In my current and past lives we’ve had loaders that don’t impose much of anything other than a data format, so we’ve done tons of pre-processing on files of patrons to give them appropriate groups, roles, IDs, match points, etc. We’d certainly be willing to continue doing that work as long as any loader that FOLIO has won’t impose rules or restrictions on us that would make loading patrons exactly the way we want them difficult or impossible. E.g. if we need a match point to be different based on the source of the load file but FOLIO dictates a single match point. Or if we need to stack match points.

Possibly a moot question since it looks like config file is not the direction we’re headed, but if config files were to exist and were to be affecting the data/roles/groups that resulted from a load, we might need to account for more than one set of rules to be followed and define when to follow which rule set. If that make any sense at all!


#18

We have assembled an example script in NodeJS for importing users into FOLIO. Basically it is calling the FOLIO API. It has one entry point and does the following things:

  • Login to FOLIO with a username/password set in a configuration file
  • Use the token from the login result for further actions (some actions may require special permissions)
  • List the currently available address types in the system (it will be mapped in the user object)
  • List the currently available patron groups in the system (it will also be mapped in the user object)
  • Reads user data from a JSON file (file path is configurable)
  • Queries users for existence in batches of 10 (the batch size is configurable)
  • Decide about each user if it should be an update for an existing user or the creation of a new user
  • Update user data with id and address type, patron group, preferred contact type references to ids from FOLIO if present
  • Send update request for existing users
  • Create new users, and create credential information for these users

Permission insert/update is not yet implemented in the script but it is also possible. Please contact me if you have any questions about this script.
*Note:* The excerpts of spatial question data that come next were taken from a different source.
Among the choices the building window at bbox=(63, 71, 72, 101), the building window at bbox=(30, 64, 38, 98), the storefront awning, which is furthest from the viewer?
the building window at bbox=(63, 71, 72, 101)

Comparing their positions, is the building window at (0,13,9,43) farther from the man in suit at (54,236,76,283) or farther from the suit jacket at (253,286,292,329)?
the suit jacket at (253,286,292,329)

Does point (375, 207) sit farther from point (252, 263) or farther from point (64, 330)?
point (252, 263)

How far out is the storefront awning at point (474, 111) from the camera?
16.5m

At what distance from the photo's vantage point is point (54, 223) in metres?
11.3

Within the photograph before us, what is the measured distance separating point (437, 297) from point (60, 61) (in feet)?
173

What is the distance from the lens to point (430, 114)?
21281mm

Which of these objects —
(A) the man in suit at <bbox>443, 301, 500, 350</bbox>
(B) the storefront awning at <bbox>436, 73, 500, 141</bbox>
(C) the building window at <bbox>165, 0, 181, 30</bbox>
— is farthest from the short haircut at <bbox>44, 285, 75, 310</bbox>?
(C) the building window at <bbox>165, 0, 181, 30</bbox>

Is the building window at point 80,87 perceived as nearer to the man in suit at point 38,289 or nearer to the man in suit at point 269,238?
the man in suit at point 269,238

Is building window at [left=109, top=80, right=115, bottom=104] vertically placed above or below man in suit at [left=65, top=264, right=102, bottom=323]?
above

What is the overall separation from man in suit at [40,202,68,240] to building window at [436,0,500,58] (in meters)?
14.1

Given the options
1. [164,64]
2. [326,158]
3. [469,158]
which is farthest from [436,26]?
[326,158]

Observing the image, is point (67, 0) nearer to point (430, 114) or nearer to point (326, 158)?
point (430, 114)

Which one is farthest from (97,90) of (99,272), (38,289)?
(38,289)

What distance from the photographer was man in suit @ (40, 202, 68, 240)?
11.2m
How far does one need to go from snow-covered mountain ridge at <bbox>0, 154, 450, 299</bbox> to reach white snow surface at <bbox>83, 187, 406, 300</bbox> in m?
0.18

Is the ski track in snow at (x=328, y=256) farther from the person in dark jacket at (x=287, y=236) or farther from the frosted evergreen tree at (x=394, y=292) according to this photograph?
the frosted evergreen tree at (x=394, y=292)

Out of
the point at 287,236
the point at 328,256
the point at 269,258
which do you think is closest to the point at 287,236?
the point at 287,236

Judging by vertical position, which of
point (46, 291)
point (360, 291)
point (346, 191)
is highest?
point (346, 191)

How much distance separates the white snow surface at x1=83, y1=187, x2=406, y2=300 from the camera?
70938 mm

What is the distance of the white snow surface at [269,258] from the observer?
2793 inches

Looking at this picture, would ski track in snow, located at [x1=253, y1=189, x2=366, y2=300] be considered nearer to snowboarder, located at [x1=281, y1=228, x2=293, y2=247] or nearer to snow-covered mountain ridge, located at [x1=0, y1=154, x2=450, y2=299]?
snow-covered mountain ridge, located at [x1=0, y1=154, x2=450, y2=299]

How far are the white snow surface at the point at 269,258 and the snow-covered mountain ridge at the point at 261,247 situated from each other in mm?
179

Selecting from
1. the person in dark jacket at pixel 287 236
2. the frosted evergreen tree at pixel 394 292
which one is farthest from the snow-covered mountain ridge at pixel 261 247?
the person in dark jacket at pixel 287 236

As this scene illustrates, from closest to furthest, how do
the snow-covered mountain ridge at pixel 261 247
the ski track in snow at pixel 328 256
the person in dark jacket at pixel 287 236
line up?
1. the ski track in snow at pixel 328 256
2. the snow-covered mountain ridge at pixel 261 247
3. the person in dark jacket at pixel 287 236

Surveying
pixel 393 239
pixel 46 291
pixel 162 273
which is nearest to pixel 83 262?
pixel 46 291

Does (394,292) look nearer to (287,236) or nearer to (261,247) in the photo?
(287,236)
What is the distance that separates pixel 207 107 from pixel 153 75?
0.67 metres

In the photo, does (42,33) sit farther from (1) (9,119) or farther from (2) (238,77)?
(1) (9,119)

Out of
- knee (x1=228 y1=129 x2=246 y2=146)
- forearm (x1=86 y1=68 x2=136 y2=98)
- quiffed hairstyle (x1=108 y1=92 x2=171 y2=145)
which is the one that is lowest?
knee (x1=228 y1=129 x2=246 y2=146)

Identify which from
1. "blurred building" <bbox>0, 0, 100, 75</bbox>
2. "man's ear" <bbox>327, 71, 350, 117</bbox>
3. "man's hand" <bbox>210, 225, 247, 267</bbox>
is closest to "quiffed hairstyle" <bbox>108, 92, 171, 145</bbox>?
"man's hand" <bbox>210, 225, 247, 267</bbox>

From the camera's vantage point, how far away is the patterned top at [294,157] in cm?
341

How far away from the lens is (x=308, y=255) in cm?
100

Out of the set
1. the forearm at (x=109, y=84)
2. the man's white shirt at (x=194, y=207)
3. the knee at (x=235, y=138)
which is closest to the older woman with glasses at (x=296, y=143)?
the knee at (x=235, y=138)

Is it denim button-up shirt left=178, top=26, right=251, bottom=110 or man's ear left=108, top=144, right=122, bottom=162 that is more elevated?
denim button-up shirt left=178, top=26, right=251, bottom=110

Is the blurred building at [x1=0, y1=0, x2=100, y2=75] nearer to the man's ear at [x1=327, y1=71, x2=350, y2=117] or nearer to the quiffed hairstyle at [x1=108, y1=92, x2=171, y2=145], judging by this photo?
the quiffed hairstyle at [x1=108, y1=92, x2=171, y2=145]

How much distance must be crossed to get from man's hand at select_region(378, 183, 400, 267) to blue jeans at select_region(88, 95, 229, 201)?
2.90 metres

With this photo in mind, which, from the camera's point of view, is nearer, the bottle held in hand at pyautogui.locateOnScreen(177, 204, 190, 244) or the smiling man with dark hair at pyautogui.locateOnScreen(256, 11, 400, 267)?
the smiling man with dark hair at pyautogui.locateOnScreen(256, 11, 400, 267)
The repository with the source code can be found here: https://github.com/qultoltd/folio-user-import


#19

We have updated the user import script with some of the requests discussed on last week’s SIG meeting.

  • The externalSystemId is used as a matching point for user creation/update.
  • An empty permission list is now assigned to the imported users. This is necessary because otherwise new permissions can not be added to a user from the FOLIO UI.
  • The code was updated to manage multiple requests. It was successfully tested with the import of 1000 users. This has to be tested with larger amount of data.
  • Error management was also updated. When a user’s import fails because of error in the data it will not cause the whole batch to fail. But if a user can not be created/updated because of a server error then the whole batch will fail and the script won’t import more users.

Currently all user data in FOLIO (except for permissions) is overwritten with the data coming from the import script.